America has stuck together for over 200 years: through Presidents good and bad, through wars international and internal, through innovation beneficial and detrimental. But with a pandemic that has already claimed 210,000 lives (and counting) and a disastrous economy that has disappointed millions, our Government has never failed us more. It astounds me how Congress cannot set aside their differences to pass a bill that will help so many Americans keep a roof over their heads. Our President continues to mismanage the biggest health crisis of the modern era, while state governments trip over each other to patch up cracks and gaping holes in reopening plans. Even though it is clear a Pandora's box of sins unknowable evils have been unleashed upon our country, our leaders refuse to cooperate and solve this crisis.

And yet this is precisely why we, more than ever, must learn and lead by Justice Ginsburg's example. We must use justice in the service of our liberty to fight for our beliefs, our loved ones, and ourselves. Together, we will stand for equality and fair treatment for everyone - regardless if they're American or immigrant, Black or white, rich or poor, citizen or cop. Together, we will preserve our home for future generations to enjoy by making America a safe haven for all dreamers. We will respect Mother Earth and all the glittering gems and dirty coal that we have harvested from her land. And most of all, we will exercise our fundamental right to vote to elect officials who prioritize their constituents.

More than an icon (with a following some pop stars might envy), Ruth Bader Ginsburg's fearless actions have transcended boundaries - and that shows. Though her death shattered millions of hearts across the globe - including mine - at least America briefly united in grief. Republican officials, from legislators to our President, praised Ginsburg for her historic achievements. Perhaps, in this rare show of solidarity, we can learn to correct our actions to prevent us from falling into deeper polarization. Starting with defining ourselves by our moments of unity, embracing and celebrating our differences, and remembering that at the core of democracy, lies we, the people: the true leaders of the United States of America.

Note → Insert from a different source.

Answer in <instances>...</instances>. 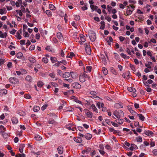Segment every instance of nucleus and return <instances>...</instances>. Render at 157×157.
I'll return each instance as SVG.
<instances>
[{"instance_id": "obj_1", "label": "nucleus", "mask_w": 157, "mask_h": 157, "mask_svg": "<svg viewBox=\"0 0 157 157\" xmlns=\"http://www.w3.org/2000/svg\"><path fill=\"white\" fill-rule=\"evenodd\" d=\"M10 82L12 83L15 84L19 82L18 80L15 77H11L9 79Z\"/></svg>"}, {"instance_id": "obj_2", "label": "nucleus", "mask_w": 157, "mask_h": 157, "mask_svg": "<svg viewBox=\"0 0 157 157\" xmlns=\"http://www.w3.org/2000/svg\"><path fill=\"white\" fill-rule=\"evenodd\" d=\"M89 36L90 40L93 42L95 40L96 38V33L94 32L92 33L89 35Z\"/></svg>"}, {"instance_id": "obj_3", "label": "nucleus", "mask_w": 157, "mask_h": 157, "mask_svg": "<svg viewBox=\"0 0 157 157\" xmlns=\"http://www.w3.org/2000/svg\"><path fill=\"white\" fill-rule=\"evenodd\" d=\"M84 112L87 115V117L89 118H92L93 116L92 113L90 112L87 109H84Z\"/></svg>"}, {"instance_id": "obj_4", "label": "nucleus", "mask_w": 157, "mask_h": 157, "mask_svg": "<svg viewBox=\"0 0 157 157\" xmlns=\"http://www.w3.org/2000/svg\"><path fill=\"white\" fill-rule=\"evenodd\" d=\"M57 150L59 154L61 155L63 153V147L62 146H59L57 148Z\"/></svg>"}, {"instance_id": "obj_5", "label": "nucleus", "mask_w": 157, "mask_h": 157, "mask_svg": "<svg viewBox=\"0 0 157 157\" xmlns=\"http://www.w3.org/2000/svg\"><path fill=\"white\" fill-rule=\"evenodd\" d=\"M22 33V30L21 29H20V30H19L16 33V36L17 37V38L19 39L20 40L22 38V36L21 35V34Z\"/></svg>"}, {"instance_id": "obj_6", "label": "nucleus", "mask_w": 157, "mask_h": 157, "mask_svg": "<svg viewBox=\"0 0 157 157\" xmlns=\"http://www.w3.org/2000/svg\"><path fill=\"white\" fill-rule=\"evenodd\" d=\"M71 73L74 74L72 72H70V73L67 72L63 73V76L64 78H67L70 76Z\"/></svg>"}, {"instance_id": "obj_7", "label": "nucleus", "mask_w": 157, "mask_h": 157, "mask_svg": "<svg viewBox=\"0 0 157 157\" xmlns=\"http://www.w3.org/2000/svg\"><path fill=\"white\" fill-rule=\"evenodd\" d=\"M144 134H145L146 135L149 136H152L154 134L152 131L149 130H145Z\"/></svg>"}, {"instance_id": "obj_8", "label": "nucleus", "mask_w": 157, "mask_h": 157, "mask_svg": "<svg viewBox=\"0 0 157 157\" xmlns=\"http://www.w3.org/2000/svg\"><path fill=\"white\" fill-rule=\"evenodd\" d=\"M72 86L73 87L75 88L76 89H79L81 87V85L77 82L73 83Z\"/></svg>"}, {"instance_id": "obj_9", "label": "nucleus", "mask_w": 157, "mask_h": 157, "mask_svg": "<svg viewBox=\"0 0 157 157\" xmlns=\"http://www.w3.org/2000/svg\"><path fill=\"white\" fill-rule=\"evenodd\" d=\"M74 141L78 143H81L82 141V139L79 137H74L73 139Z\"/></svg>"}, {"instance_id": "obj_10", "label": "nucleus", "mask_w": 157, "mask_h": 157, "mask_svg": "<svg viewBox=\"0 0 157 157\" xmlns=\"http://www.w3.org/2000/svg\"><path fill=\"white\" fill-rule=\"evenodd\" d=\"M79 80L80 82H83L86 81L85 78L84 77V76H83L82 73H81L79 75Z\"/></svg>"}, {"instance_id": "obj_11", "label": "nucleus", "mask_w": 157, "mask_h": 157, "mask_svg": "<svg viewBox=\"0 0 157 157\" xmlns=\"http://www.w3.org/2000/svg\"><path fill=\"white\" fill-rule=\"evenodd\" d=\"M11 121L13 124H17L18 122L17 118L16 117H13L12 118Z\"/></svg>"}, {"instance_id": "obj_12", "label": "nucleus", "mask_w": 157, "mask_h": 157, "mask_svg": "<svg viewBox=\"0 0 157 157\" xmlns=\"http://www.w3.org/2000/svg\"><path fill=\"white\" fill-rule=\"evenodd\" d=\"M100 58L102 60V62H103L104 64H106L107 63L106 60L105 58V57L103 54H101L100 55Z\"/></svg>"}, {"instance_id": "obj_13", "label": "nucleus", "mask_w": 157, "mask_h": 157, "mask_svg": "<svg viewBox=\"0 0 157 157\" xmlns=\"http://www.w3.org/2000/svg\"><path fill=\"white\" fill-rule=\"evenodd\" d=\"M7 91L6 90L3 89L0 90V95H3L7 94Z\"/></svg>"}, {"instance_id": "obj_14", "label": "nucleus", "mask_w": 157, "mask_h": 157, "mask_svg": "<svg viewBox=\"0 0 157 157\" xmlns=\"http://www.w3.org/2000/svg\"><path fill=\"white\" fill-rule=\"evenodd\" d=\"M138 148L137 146L135 144H131V146L129 147V149L131 151H132L133 149H137Z\"/></svg>"}, {"instance_id": "obj_15", "label": "nucleus", "mask_w": 157, "mask_h": 157, "mask_svg": "<svg viewBox=\"0 0 157 157\" xmlns=\"http://www.w3.org/2000/svg\"><path fill=\"white\" fill-rule=\"evenodd\" d=\"M25 147V144H21L20 145L19 151L21 153H22L23 152V149Z\"/></svg>"}, {"instance_id": "obj_16", "label": "nucleus", "mask_w": 157, "mask_h": 157, "mask_svg": "<svg viewBox=\"0 0 157 157\" xmlns=\"http://www.w3.org/2000/svg\"><path fill=\"white\" fill-rule=\"evenodd\" d=\"M28 60L32 63H35L36 60L34 57L30 56L28 57Z\"/></svg>"}, {"instance_id": "obj_17", "label": "nucleus", "mask_w": 157, "mask_h": 157, "mask_svg": "<svg viewBox=\"0 0 157 157\" xmlns=\"http://www.w3.org/2000/svg\"><path fill=\"white\" fill-rule=\"evenodd\" d=\"M73 109L70 106L65 107L64 109V110L66 111H72Z\"/></svg>"}, {"instance_id": "obj_18", "label": "nucleus", "mask_w": 157, "mask_h": 157, "mask_svg": "<svg viewBox=\"0 0 157 157\" xmlns=\"http://www.w3.org/2000/svg\"><path fill=\"white\" fill-rule=\"evenodd\" d=\"M121 56L125 59H128L130 58L129 56H127L125 54L123 53H121L120 54Z\"/></svg>"}, {"instance_id": "obj_19", "label": "nucleus", "mask_w": 157, "mask_h": 157, "mask_svg": "<svg viewBox=\"0 0 157 157\" xmlns=\"http://www.w3.org/2000/svg\"><path fill=\"white\" fill-rule=\"evenodd\" d=\"M6 10L5 8H3V9H0V14H3L6 13Z\"/></svg>"}, {"instance_id": "obj_20", "label": "nucleus", "mask_w": 157, "mask_h": 157, "mask_svg": "<svg viewBox=\"0 0 157 157\" xmlns=\"http://www.w3.org/2000/svg\"><path fill=\"white\" fill-rule=\"evenodd\" d=\"M128 90L130 92H133V93L136 92V90L133 87H128Z\"/></svg>"}, {"instance_id": "obj_21", "label": "nucleus", "mask_w": 157, "mask_h": 157, "mask_svg": "<svg viewBox=\"0 0 157 157\" xmlns=\"http://www.w3.org/2000/svg\"><path fill=\"white\" fill-rule=\"evenodd\" d=\"M57 36L60 40H62L63 38V35L61 32H59L57 34Z\"/></svg>"}, {"instance_id": "obj_22", "label": "nucleus", "mask_w": 157, "mask_h": 157, "mask_svg": "<svg viewBox=\"0 0 157 157\" xmlns=\"http://www.w3.org/2000/svg\"><path fill=\"white\" fill-rule=\"evenodd\" d=\"M84 137L86 138L88 140H89L92 137V135L91 134L87 133L85 135Z\"/></svg>"}, {"instance_id": "obj_23", "label": "nucleus", "mask_w": 157, "mask_h": 157, "mask_svg": "<svg viewBox=\"0 0 157 157\" xmlns=\"http://www.w3.org/2000/svg\"><path fill=\"white\" fill-rule=\"evenodd\" d=\"M114 106L116 108H120L123 107L122 105L118 103L115 104L114 105Z\"/></svg>"}, {"instance_id": "obj_24", "label": "nucleus", "mask_w": 157, "mask_h": 157, "mask_svg": "<svg viewBox=\"0 0 157 157\" xmlns=\"http://www.w3.org/2000/svg\"><path fill=\"white\" fill-rule=\"evenodd\" d=\"M136 116H138L139 117V119L141 120L144 121V120L145 117L141 114H137Z\"/></svg>"}, {"instance_id": "obj_25", "label": "nucleus", "mask_w": 157, "mask_h": 157, "mask_svg": "<svg viewBox=\"0 0 157 157\" xmlns=\"http://www.w3.org/2000/svg\"><path fill=\"white\" fill-rule=\"evenodd\" d=\"M102 71L103 74L105 75H106L108 74V71L107 69L105 67H103L102 68Z\"/></svg>"}, {"instance_id": "obj_26", "label": "nucleus", "mask_w": 157, "mask_h": 157, "mask_svg": "<svg viewBox=\"0 0 157 157\" xmlns=\"http://www.w3.org/2000/svg\"><path fill=\"white\" fill-rule=\"evenodd\" d=\"M25 79L26 80L29 82H31L32 81V78L30 75H28L27 76Z\"/></svg>"}, {"instance_id": "obj_27", "label": "nucleus", "mask_w": 157, "mask_h": 157, "mask_svg": "<svg viewBox=\"0 0 157 157\" xmlns=\"http://www.w3.org/2000/svg\"><path fill=\"white\" fill-rule=\"evenodd\" d=\"M49 8L50 10H55L56 9L55 6L52 4H49Z\"/></svg>"}, {"instance_id": "obj_28", "label": "nucleus", "mask_w": 157, "mask_h": 157, "mask_svg": "<svg viewBox=\"0 0 157 157\" xmlns=\"http://www.w3.org/2000/svg\"><path fill=\"white\" fill-rule=\"evenodd\" d=\"M115 121L120 124H121L124 122V120L122 119H118L116 120Z\"/></svg>"}, {"instance_id": "obj_29", "label": "nucleus", "mask_w": 157, "mask_h": 157, "mask_svg": "<svg viewBox=\"0 0 157 157\" xmlns=\"http://www.w3.org/2000/svg\"><path fill=\"white\" fill-rule=\"evenodd\" d=\"M91 106L93 111L98 113V110L94 104H92Z\"/></svg>"}, {"instance_id": "obj_30", "label": "nucleus", "mask_w": 157, "mask_h": 157, "mask_svg": "<svg viewBox=\"0 0 157 157\" xmlns=\"http://www.w3.org/2000/svg\"><path fill=\"white\" fill-rule=\"evenodd\" d=\"M74 92L73 90H71L68 91L64 92L63 94L65 95H67L69 94L70 93H73Z\"/></svg>"}, {"instance_id": "obj_31", "label": "nucleus", "mask_w": 157, "mask_h": 157, "mask_svg": "<svg viewBox=\"0 0 157 157\" xmlns=\"http://www.w3.org/2000/svg\"><path fill=\"white\" fill-rule=\"evenodd\" d=\"M26 155L25 154L23 153L21 154L20 153L17 154L15 155V157H25Z\"/></svg>"}, {"instance_id": "obj_32", "label": "nucleus", "mask_w": 157, "mask_h": 157, "mask_svg": "<svg viewBox=\"0 0 157 157\" xmlns=\"http://www.w3.org/2000/svg\"><path fill=\"white\" fill-rule=\"evenodd\" d=\"M23 55L22 53L21 52H18L17 54V57L18 58L20 59L22 57Z\"/></svg>"}, {"instance_id": "obj_33", "label": "nucleus", "mask_w": 157, "mask_h": 157, "mask_svg": "<svg viewBox=\"0 0 157 157\" xmlns=\"http://www.w3.org/2000/svg\"><path fill=\"white\" fill-rule=\"evenodd\" d=\"M40 109L39 107L37 106H34L33 108V111L34 112H38Z\"/></svg>"}, {"instance_id": "obj_34", "label": "nucleus", "mask_w": 157, "mask_h": 157, "mask_svg": "<svg viewBox=\"0 0 157 157\" xmlns=\"http://www.w3.org/2000/svg\"><path fill=\"white\" fill-rule=\"evenodd\" d=\"M50 59L52 62L53 63H55L57 61V59L55 57H51L50 58Z\"/></svg>"}, {"instance_id": "obj_35", "label": "nucleus", "mask_w": 157, "mask_h": 157, "mask_svg": "<svg viewBox=\"0 0 157 157\" xmlns=\"http://www.w3.org/2000/svg\"><path fill=\"white\" fill-rule=\"evenodd\" d=\"M72 97L74 98L75 99H74V100L77 103H78L80 104H82V102L79 100L75 96H73Z\"/></svg>"}, {"instance_id": "obj_36", "label": "nucleus", "mask_w": 157, "mask_h": 157, "mask_svg": "<svg viewBox=\"0 0 157 157\" xmlns=\"http://www.w3.org/2000/svg\"><path fill=\"white\" fill-rule=\"evenodd\" d=\"M37 86L39 87H41L44 85L43 83L41 81H39L38 82Z\"/></svg>"}, {"instance_id": "obj_37", "label": "nucleus", "mask_w": 157, "mask_h": 157, "mask_svg": "<svg viewBox=\"0 0 157 157\" xmlns=\"http://www.w3.org/2000/svg\"><path fill=\"white\" fill-rule=\"evenodd\" d=\"M45 12L48 17H51L52 16V13L50 10H46Z\"/></svg>"}, {"instance_id": "obj_38", "label": "nucleus", "mask_w": 157, "mask_h": 157, "mask_svg": "<svg viewBox=\"0 0 157 157\" xmlns=\"http://www.w3.org/2000/svg\"><path fill=\"white\" fill-rule=\"evenodd\" d=\"M35 138L36 140H40L42 139V137L39 135H36L35 137Z\"/></svg>"}, {"instance_id": "obj_39", "label": "nucleus", "mask_w": 157, "mask_h": 157, "mask_svg": "<svg viewBox=\"0 0 157 157\" xmlns=\"http://www.w3.org/2000/svg\"><path fill=\"white\" fill-rule=\"evenodd\" d=\"M118 114L120 115V116L123 117L124 116V114L123 111L121 110L118 111Z\"/></svg>"}, {"instance_id": "obj_40", "label": "nucleus", "mask_w": 157, "mask_h": 157, "mask_svg": "<svg viewBox=\"0 0 157 157\" xmlns=\"http://www.w3.org/2000/svg\"><path fill=\"white\" fill-rule=\"evenodd\" d=\"M85 51L86 53L90 55L91 54V49L90 48L85 49Z\"/></svg>"}, {"instance_id": "obj_41", "label": "nucleus", "mask_w": 157, "mask_h": 157, "mask_svg": "<svg viewBox=\"0 0 157 157\" xmlns=\"http://www.w3.org/2000/svg\"><path fill=\"white\" fill-rule=\"evenodd\" d=\"M80 39L81 41L83 42H84L86 41L85 39L84 38V36L83 35L81 34L80 36Z\"/></svg>"}, {"instance_id": "obj_42", "label": "nucleus", "mask_w": 157, "mask_h": 157, "mask_svg": "<svg viewBox=\"0 0 157 157\" xmlns=\"http://www.w3.org/2000/svg\"><path fill=\"white\" fill-rule=\"evenodd\" d=\"M42 60L43 62L46 63H48V59L46 57H44L42 58Z\"/></svg>"}, {"instance_id": "obj_43", "label": "nucleus", "mask_w": 157, "mask_h": 157, "mask_svg": "<svg viewBox=\"0 0 157 157\" xmlns=\"http://www.w3.org/2000/svg\"><path fill=\"white\" fill-rule=\"evenodd\" d=\"M132 11L131 10H127L126 11V13H127V15L126 16H128L130 14H131L132 13Z\"/></svg>"}, {"instance_id": "obj_44", "label": "nucleus", "mask_w": 157, "mask_h": 157, "mask_svg": "<svg viewBox=\"0 0 157 157\" xmlns=\"http://www.w3.org/2000/svg\"><path fill=\"white\" fill-rule=\"evenodd\" d=\"M134 124L136 127H141L139 125V122H138L134 121Z\"/></svg>"}, {"instance_id": "obj_45", "label": "nucleus", "mask_w": 157, "mask_h": 157, "mask_svg": "<svg viewBox=\"0 0 157 157\" xmlns=\"http://www.w3.org/2000/svg\"><path fill=\"white\" fill-rule=\"evenodd\" d=\"M136 139L137 142H141L142 141V138L140 136L136 137Z\"/></svg>"}, {"instance_id": "obj_46", "label": "nucleus", "mask_w": 157, "mask_h": 157, "mask_svg": "<svg viewBox=\"0 0 157 157\" xmlns=\"http://www.w3.org/2000/svg\"><path fill=\"white\" fill-rule=\"evenodd\" d=\"M130 112L134 116H136L137 114V113L135 111L132 110V109L130 111Z\"/></svg>"}, {"instance_id": "obj_47", "label": "nucleus", "mask_w": 157, "mask_h": 157, "mask_svg": "<svg viewBox=\"0 0 157 157\" xmlns=\"http://www.w3.org/2000/svg\"><path fill=\"white\" fill-rule=\"evenodd\" d=\"M66 105V103L65 102H63V104L61 106H59V109H62L63 107L65 105Z\"/></svg>"}, {"instance_id": "obj_48", "label": "nucleus", "mask_w": 157, "mask_h": 157, "mask_svg": "<svg viewBox=\"0 0 157 157\" xmlns=\"http://www.w3.org/2000/svg\"><path fill=\"white\" fill-rule=\"evenodd\" d=\"M91 149L90 147L86 148L85 150L86 151V154H87L89 153V152L91 151Z\"/></svg>"}, {"instance_id": "obj_49", "label": "nucleus", "mask_w": 157, "mask_h": 157, "mask_svg": "<svg viewBox=\"0 0 157 157\" xmlns=\"http://www.w3.org/2000/svg\"><path fill=\"white\" fill-rule=\"evenodd\" d=\"M130 67L133 71H136V69L134 65L130 64Z\"/></svg>"}, {"instance_id": "obj_50", "label": "nucleus", "mask_w": 157, "mask_h": 157, "mask_svg": "<svg viewBox=\"0 0 157 157\" xmlns=\"http://www.w3.org/2000/svg\"><path fill=\"white\" fill-rule=\"evenodd\" d=\"M74 17L75 18V19L77 21H79L80 19V16L78 15H75Z\"/></svg>"}, {"instance_id": "obj_51", "label": "nucleus", "mask_w": 157, "mask_h": 157, "mask_svg": "<svg viewBox=\"0 0 157 157\" xmlns=\"http://www.w3.org/2000/svg\"><path fill=\"white\" fill-rule=\"evenodd\" d=\"M105 147L108 150H111L112 149L110 146L108 144H106L105 146Z\"/></svg>"}, {"instance_id": "obj_52", "label": "nucleus", "mask_w": 157, "mask_h": 157, "mask_svg": "<svg viewBox=\"0 0 157 157\" xmlns=\"http://www.w3.org/2000/svg\"><path fill=\"white\" fill-rule=\"evenodd\" d=\"M112 8V7L109 5H108L107 6V9H108V11L109 13L111 12Z\"/></svg>"}, {"instance_id": "obj_53", "label": "nucleus", "mask_w": 157, "mask_h": 157, "mask_svg": "<svg viewBox=\"0 0 157 157\" xmlns=\"http://www.w3.org/2000/svg\"><path fill=\"white\" fill-rule=\"evenodd\" d=\"M82 75H83L84 77L86 78H89V76H88V75L86 73L85 71L83 73H82Z\"/></svg>"}, {"instance_id": "obj_54", "label": "nucleus", "mask_w": 157, "mask_h": 157, "mask_svg": "<svg viewBox=\"0 0 157 157\" xmlns=\"http://www.w3.org/2000/svg\"><path fill=\"white\" fill-rule=\"evenodd\" d=\"M24 97L25 98L27 99H30L31 98V96L29 94H27L25 95Z\"/></svg>"}, {"instance_id": "obj_55", "label": "nucleus", "mask_w": 157, "mask_h": 157, "mask_svg": "<svg viewBox=\"0 0 157 157\" xmlns=\"http://www.w3.org/2000/svg\"><path fill=\"white\" fill-rule=\"evenodd\" d=\"M92 67L90 66H87L86 67V70L90 72L91 71Z\"/></svg>"}, {"instance_id": "obj_56", "label": "nucleus", "mask_w": 157, "mask_h": 157, "mask_svg": "<svg viewBox=\"0 0 157 157\" xmlns=\"http://www.w3.org/2000/svg\"><path fill=\"white\" fill-rule=\"evenodd\" d=\"M75 56V55L74 54V53L73 52H70V55L69 56H68V57L67 56V58L68 57L69 58H71V57H73Z\"/></svg>"}, {"instance_id": "obj_57", "label": "nucleus", "mask_w": 157, "mask_h": 157, "mask_svg": "<svg viewBox=\"0 0 157 157\" xmlns=\"http://www.w3.org/2000/svg\"><path fill=\"white\" fill-rule=\"evenodd\" d=\"M25 33H24L23 34V36L25 37H28L29 36V34L27 32H25Z\"/></svg>"}, {"instance_id": "obj_58", "label": "nucleus", "mask_w": 157, "mask_h": 157, "mask_svg": "<svg viewBox=\"0 0 157 157\" xmlns=\"http://www.w3.org/2000/svg\"><path fill=\"white\" fill-rule=\"evenodd\" d=\"M17 13H18L19 15L21 16L22 15V13L21 10H16Z\"/></svg>"}, {"instance_id": "obj_59", "label": "nucleus", "mask_w": 157, "mask_h": 157, "mask_svg": "<svg viewBox=\"0 0 157 157\" xmlns=\"http://www.w3.org/2000/svg\"><path fill=\"white\" fill-rule=\"evenodd\" d=\"M27 26L26 25H23V32H25V29H26L27 28Z\"/></svg>"}, {"instance_id": "obj_60", "label": "nucleus", "mask_w": 157, "mask_h": 157, "mask_svg": "<svg viewBox=\"0 0 157 157\" xmlns=\"http://www.w3.org/2000/svg\"><path fill=\"white\" fill-rule=\"evenodd\" d=\"M16 32V30L14 29H13L10 32V33L13 35L14 34H15Z\"/></svg>"}, {"instance_id": "obj_61", "label": "nucleus", "mask_w": 157, "mask_h": 157, "mask_svg": "<svg viewBox=\"0 0 157 157\" xmlns=\"http://www.w3.org/2000/svg\"><path fill=\"white\" fill-rule=\"evenodd\" d=\"M35 48V45H32L30 46L29 49L31 51L33 50Z\"/></svg>"}, {"instance_id": "obj_62", "label": "nucleus", "mask_w": 157, "mask_h": 157, "mask_svg": "<svg viewBox=\"0 0 157 157\" xmlns=\"http://www.w3.org/2000/svg\"><path fill=\"white\" fill-rule=\"evenodd\" d=\"M111 71L112 73H113L114 74H116L117 73L116 71L113 67H111Z\"/></svg>"}, {"instance_id": "obj_63", "label": "nucleus", "mask_w": 157, "mask_h": 157, "mask_svg": "<svg viewBox=\"0 0 157 157\" xmlns=\"http://www.w3.org/2000/svg\"><path fill=\"white\" fill-rule=\"evenodd\" d=\"M152 52V51H148L147 52V54L148 56H149L150 57H151L152 56V54L151 52Z\"/></svg>"}, {"instance_id": "obj_64", "label": "nucleus", "mask_w": 157, "mask_h": 157, "mask_svg": "<svg viewBox=\"0 0 157 157\" xmlns=\"http://www.w3.org/2000/svg\"><path fill=\"white\" fill-rule=\"evenodd\" d=\"M152 153L155 156L157 155V150H153L152 151Z\"/></svg>"}]
</instances>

Thus, let us shatter the labels that unfairly define us and break free from the ideologies that fill us with hate. Let us advocate and push for meaningful change that lasts beyond another term. Let us seeks solace in each other to find the highs after countless months of lows. Let us empathize with one yet settle for nothing less but the cold, hard truth. Let us keep life, liberty, and the pursuit of happiness thriving and alive in Pandora's box.

Let us carry on Justice Ginsburg's legacy, together, as a house united.